Further, another aspect argued by the learned Counsel is that interest and
principal amount itself is doubtful of recovery, the question of taxing
hypothetical interest does not arise. This view is also supported by the decision
of Hon'ble Supreme Court in the case of UCO Bank v. CIT [1999] 237 ITR
889/104 Taxman 547. In view of the above discussion, we are of the
considered opinion that no addition on account of transfer pricing adjustment
can be made in relation to interest @ 8.39% amounting to Rs. 1,27,66,301/- in
relation to non-interest bearing shareholder's deposits amounting to Rs.
15,21,60,920/- with an associate company. We reverse the orders of DRP and
AO/TPO on this issue and allow this issue of the appeal of assessee.
9. Considering the decision of Tribunal in assessee's own case in identical
grounds of appeal was allowed in favour of assessee on the same amount of
share-holder deposits the Associate Company. Thus, respectfully following
the decision of Tribunal in assessee's own case, Ground No. III & IV of
appeal are allowed in favour of assessee with similar observation.

(Stored items)
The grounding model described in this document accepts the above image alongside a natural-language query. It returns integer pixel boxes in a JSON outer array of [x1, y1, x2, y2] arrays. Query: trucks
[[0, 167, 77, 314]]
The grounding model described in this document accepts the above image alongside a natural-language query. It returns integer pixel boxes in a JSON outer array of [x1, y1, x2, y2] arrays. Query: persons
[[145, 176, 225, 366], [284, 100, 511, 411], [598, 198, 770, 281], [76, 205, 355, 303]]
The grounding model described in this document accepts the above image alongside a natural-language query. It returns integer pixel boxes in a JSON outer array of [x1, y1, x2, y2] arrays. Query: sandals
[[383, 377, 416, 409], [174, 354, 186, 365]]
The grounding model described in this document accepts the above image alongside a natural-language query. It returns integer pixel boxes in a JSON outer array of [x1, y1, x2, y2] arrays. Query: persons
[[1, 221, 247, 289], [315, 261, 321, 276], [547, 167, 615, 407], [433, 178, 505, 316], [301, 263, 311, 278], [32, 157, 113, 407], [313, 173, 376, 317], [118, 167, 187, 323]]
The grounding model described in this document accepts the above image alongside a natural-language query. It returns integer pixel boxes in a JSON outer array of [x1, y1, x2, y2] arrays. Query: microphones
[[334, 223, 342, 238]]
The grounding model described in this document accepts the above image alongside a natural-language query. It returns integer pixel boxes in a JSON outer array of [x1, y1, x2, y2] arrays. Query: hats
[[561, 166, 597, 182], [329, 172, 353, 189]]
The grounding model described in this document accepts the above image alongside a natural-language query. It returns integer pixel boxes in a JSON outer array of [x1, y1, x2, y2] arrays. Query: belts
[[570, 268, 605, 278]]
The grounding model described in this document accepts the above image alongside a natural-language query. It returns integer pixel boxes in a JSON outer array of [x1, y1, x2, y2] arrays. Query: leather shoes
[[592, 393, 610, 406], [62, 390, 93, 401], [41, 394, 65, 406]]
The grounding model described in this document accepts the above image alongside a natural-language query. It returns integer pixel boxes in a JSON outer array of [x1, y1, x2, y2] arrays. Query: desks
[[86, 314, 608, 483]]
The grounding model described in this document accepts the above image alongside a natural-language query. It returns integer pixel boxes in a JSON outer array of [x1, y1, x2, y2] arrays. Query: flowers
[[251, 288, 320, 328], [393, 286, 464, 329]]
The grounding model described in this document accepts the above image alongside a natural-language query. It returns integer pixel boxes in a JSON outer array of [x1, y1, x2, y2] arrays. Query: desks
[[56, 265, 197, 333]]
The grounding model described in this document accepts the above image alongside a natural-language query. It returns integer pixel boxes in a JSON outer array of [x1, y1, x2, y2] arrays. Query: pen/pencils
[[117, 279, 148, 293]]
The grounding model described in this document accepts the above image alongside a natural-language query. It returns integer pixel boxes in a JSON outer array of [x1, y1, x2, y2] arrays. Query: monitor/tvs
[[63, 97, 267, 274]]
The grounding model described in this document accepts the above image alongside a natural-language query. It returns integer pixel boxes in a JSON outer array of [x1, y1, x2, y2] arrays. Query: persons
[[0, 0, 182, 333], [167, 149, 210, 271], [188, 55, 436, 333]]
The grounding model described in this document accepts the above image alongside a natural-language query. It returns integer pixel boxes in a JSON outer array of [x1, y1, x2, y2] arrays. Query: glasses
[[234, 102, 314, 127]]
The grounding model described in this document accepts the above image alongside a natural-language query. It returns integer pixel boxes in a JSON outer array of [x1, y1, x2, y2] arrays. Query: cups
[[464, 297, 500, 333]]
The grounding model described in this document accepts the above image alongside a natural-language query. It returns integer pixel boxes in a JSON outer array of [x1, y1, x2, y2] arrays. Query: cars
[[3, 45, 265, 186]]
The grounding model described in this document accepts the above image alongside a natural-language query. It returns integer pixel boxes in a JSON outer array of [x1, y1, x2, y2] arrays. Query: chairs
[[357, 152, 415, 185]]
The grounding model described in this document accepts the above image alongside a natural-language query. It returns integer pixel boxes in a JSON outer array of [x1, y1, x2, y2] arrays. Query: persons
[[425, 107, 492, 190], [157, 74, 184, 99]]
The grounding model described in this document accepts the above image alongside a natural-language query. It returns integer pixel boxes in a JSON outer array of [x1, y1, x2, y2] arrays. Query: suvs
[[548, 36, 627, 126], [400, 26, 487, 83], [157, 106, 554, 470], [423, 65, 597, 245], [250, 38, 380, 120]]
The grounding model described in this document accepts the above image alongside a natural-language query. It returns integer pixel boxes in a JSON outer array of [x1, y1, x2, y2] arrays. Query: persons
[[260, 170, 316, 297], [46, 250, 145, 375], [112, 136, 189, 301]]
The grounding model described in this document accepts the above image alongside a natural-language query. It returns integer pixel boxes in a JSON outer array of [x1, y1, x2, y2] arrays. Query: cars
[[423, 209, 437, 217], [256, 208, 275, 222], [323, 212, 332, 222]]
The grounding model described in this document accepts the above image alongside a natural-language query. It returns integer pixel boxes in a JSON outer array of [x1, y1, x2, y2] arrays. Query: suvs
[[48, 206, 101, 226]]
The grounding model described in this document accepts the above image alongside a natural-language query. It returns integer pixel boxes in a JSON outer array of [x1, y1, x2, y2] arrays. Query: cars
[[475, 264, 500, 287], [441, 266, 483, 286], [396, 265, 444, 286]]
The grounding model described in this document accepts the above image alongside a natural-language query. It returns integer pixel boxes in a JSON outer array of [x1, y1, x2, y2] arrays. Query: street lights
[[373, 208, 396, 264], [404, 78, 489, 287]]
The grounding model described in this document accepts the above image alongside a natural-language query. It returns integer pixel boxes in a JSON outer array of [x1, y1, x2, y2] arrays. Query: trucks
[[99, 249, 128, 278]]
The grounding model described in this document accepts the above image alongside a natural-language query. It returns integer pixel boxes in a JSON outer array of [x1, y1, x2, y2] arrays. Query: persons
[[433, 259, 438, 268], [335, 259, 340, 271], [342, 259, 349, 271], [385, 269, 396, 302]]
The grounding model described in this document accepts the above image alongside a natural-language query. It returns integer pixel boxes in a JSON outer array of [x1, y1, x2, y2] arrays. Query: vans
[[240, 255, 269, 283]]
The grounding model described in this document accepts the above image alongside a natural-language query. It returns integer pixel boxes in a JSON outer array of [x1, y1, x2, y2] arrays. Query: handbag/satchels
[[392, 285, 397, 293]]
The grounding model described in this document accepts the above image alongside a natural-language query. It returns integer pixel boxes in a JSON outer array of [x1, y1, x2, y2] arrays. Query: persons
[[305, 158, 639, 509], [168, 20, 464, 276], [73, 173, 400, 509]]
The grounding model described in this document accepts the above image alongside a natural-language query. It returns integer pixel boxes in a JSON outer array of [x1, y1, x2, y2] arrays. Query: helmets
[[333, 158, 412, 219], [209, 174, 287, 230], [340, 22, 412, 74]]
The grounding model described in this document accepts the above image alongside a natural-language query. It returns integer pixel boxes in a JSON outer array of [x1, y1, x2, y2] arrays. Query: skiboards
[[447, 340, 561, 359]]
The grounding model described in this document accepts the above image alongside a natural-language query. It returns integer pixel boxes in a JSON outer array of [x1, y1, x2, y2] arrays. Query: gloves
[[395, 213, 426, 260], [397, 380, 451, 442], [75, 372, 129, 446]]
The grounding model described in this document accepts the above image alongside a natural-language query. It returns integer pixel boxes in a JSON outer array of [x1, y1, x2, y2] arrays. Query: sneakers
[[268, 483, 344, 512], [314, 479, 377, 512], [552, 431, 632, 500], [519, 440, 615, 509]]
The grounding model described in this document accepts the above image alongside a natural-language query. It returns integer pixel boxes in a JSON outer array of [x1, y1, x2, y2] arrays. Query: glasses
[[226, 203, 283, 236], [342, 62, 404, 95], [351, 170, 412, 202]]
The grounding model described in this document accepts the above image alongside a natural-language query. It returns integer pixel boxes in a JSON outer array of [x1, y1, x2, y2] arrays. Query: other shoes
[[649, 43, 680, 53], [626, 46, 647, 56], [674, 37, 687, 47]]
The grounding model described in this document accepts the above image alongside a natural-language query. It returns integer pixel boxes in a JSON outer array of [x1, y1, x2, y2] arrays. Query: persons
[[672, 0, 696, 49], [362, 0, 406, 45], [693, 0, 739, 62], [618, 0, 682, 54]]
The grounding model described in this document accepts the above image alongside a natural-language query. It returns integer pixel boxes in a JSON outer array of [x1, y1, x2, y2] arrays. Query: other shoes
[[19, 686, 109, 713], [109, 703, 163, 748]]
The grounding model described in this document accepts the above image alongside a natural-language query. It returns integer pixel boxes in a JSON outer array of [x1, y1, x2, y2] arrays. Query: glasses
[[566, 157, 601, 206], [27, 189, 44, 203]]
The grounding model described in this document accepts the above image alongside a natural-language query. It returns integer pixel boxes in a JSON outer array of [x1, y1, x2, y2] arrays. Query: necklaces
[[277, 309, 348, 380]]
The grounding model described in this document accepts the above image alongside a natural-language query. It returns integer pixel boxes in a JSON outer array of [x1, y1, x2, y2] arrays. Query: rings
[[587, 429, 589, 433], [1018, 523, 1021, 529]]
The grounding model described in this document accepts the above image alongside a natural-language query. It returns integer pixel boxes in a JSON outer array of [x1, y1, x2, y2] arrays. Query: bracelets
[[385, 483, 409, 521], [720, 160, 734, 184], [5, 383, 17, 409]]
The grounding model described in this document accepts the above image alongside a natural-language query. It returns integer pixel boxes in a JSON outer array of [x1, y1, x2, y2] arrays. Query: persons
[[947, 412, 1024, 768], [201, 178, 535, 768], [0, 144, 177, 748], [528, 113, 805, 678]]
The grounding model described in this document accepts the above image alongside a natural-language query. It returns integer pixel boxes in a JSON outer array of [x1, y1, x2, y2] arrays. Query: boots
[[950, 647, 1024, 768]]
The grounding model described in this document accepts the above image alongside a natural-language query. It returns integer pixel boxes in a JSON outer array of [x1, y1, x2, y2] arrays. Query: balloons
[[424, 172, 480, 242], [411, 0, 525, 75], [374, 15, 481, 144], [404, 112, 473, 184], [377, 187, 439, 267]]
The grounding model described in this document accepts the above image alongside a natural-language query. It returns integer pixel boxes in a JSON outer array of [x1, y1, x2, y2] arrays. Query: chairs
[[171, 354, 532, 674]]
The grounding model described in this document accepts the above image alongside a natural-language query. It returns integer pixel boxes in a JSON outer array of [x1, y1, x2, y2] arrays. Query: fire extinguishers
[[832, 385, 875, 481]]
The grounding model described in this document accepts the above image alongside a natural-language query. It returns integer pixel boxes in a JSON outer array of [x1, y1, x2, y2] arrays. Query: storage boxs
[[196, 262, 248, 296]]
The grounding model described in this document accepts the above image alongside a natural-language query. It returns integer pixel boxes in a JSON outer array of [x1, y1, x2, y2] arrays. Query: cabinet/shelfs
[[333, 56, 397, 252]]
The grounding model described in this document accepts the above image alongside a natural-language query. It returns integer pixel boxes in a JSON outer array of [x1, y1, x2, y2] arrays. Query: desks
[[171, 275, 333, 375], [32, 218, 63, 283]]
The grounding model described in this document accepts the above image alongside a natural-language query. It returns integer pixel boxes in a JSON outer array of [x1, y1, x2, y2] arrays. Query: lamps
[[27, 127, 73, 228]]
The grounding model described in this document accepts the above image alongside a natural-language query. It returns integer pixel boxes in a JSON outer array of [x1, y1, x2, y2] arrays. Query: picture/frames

**Task description:**
Continue the tax appeal ruling on transfer pricing, picking up after its final sentence.

**Reply:**
10.Ground No. V relates to taxation on Long Term Capital Gain. The Ld. AR
of the assessee submits that he is not pressing this ground of appeal.
Considering the submission of Ld. AR of the assessee, this ground of appeal
is dismissed as not pressed.
11.Ground No. VI relates to Long Term Capital Gain on sale of investment not
considered. The Ld. AR of the assessee submits that the Assessing Officer
has not considered the Long Term Capital Gain on sale of investment. The
assessee filed application under section 154 before the Assessing Officer for
rectification of order. The assessee also raised ground of appeal before the
Ld. CIT(A). The Ld. CIT(A) directed the Assessing Officer to dispose the
application of the assessee filed under section 154 in accordance with law.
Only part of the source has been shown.